**ACTIVITY 1**
List every item in the rundown of the current situation in the burnout post.
**ACTIVITY 2**
Answer these questions from the burnout post, one line each:
(a) How many fall marathons did the poster run?
(b) In which month did the poster change jobs?
(c) What age did the poster turn?
**ACTIVITY 3**
Go on writing the burnout post from the point where it stops.
[SOURCE DOCUMENT]
Please help me overcome these feelings of burnout.
November 30, 2010 7:02 AM Subscribe
Please help me with the feelings of burnout.
posted by floweredfish to health & fitness (10 answers total) 12 users marked this as a favorite
I'm really feeling burned out lately and have been struggling with these feelings. Overall, life is great but I'm just struggling with feelings of never having enough time, and just never having enough time to relax...and when I do, that time feels so fleeting and wasted on doing something dumb like watching tv. Am I being a big baby about all of this? Do "normal" adults just suck it up and deal with it? Here's a rundown of my current situation:
- Ended a toxic relationship last winter
- Bought a house in the spring
- Turned 30, spent the summer as single with some very loose "dating" sprinkled in but mostly focused on the house, etc.
- Changed jobs in June (which resulted in having to buy a new car)
- Am a marathon runner; did 3 fall marathons, am now "taking it easy"
- New job has me traveling some but my workload is ridiculous. My boss understands this though and we are in the process of hiring more people for the workload.
- New relationship in past few months, things are going well, we're happy and taking things slowish.
[/SOURCE DOCUMENT]
[GIVEN DATA]
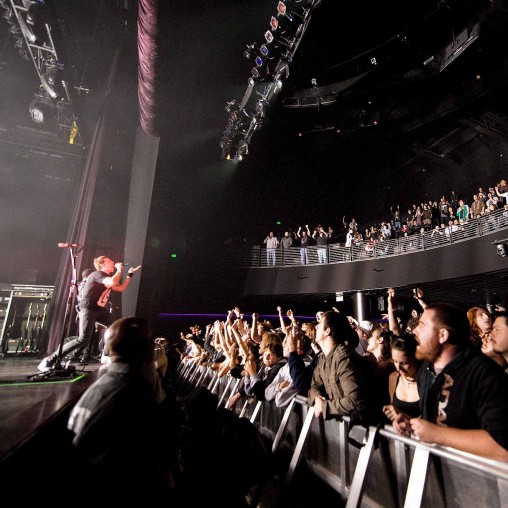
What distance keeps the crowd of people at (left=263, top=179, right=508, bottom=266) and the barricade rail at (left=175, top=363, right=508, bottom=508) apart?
8.48 meters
[/GIVEN DATA]
**EXERCISE RESPONSE 1**
- Ended a toxic relationship last winter
- Bought a house in the spring
- Turned 30 and spent the summer single, with some very loose "dating," focused mostly on the house
- Changed jobs in June, which meant buying a new car
- Is a marathon runner, ran 3 fall marathons, and is now "taking it easy"
- New job involves some travel and a ridiculous workload, but the boss understands and more people are being hired
- New relationship in the past few months that is going well and moving slowish

**EXERCISE RESPONSE 2**
(a) Three
(b) June
(c) 30

**EXERCISE RESPONSE 3**
See? Things are great and I shouldn't feel like this! I was seeing a therapist but stopped per her recommendation in June (she said that I was doing well). I would like to go back, but ideally, would like to try non-therapy first due to being pressed for time and I don't think my current health insurance would cover it. I just feel like I'm fighting mental exhaustion all at once lately and am trying to figure out a way to deal with it, or better yet, overcome it. Help? Exercise has always been a major outlet for me, but I'm also a little tired from my fall marathons. I know it's all a lot of change at once too, but I'm also used to things moving quickly. I've been trying to be easy on myself through all of this, but I feel like I'm at the point of enough being enough and something needs to be done to overcome it all and feel like a normal person.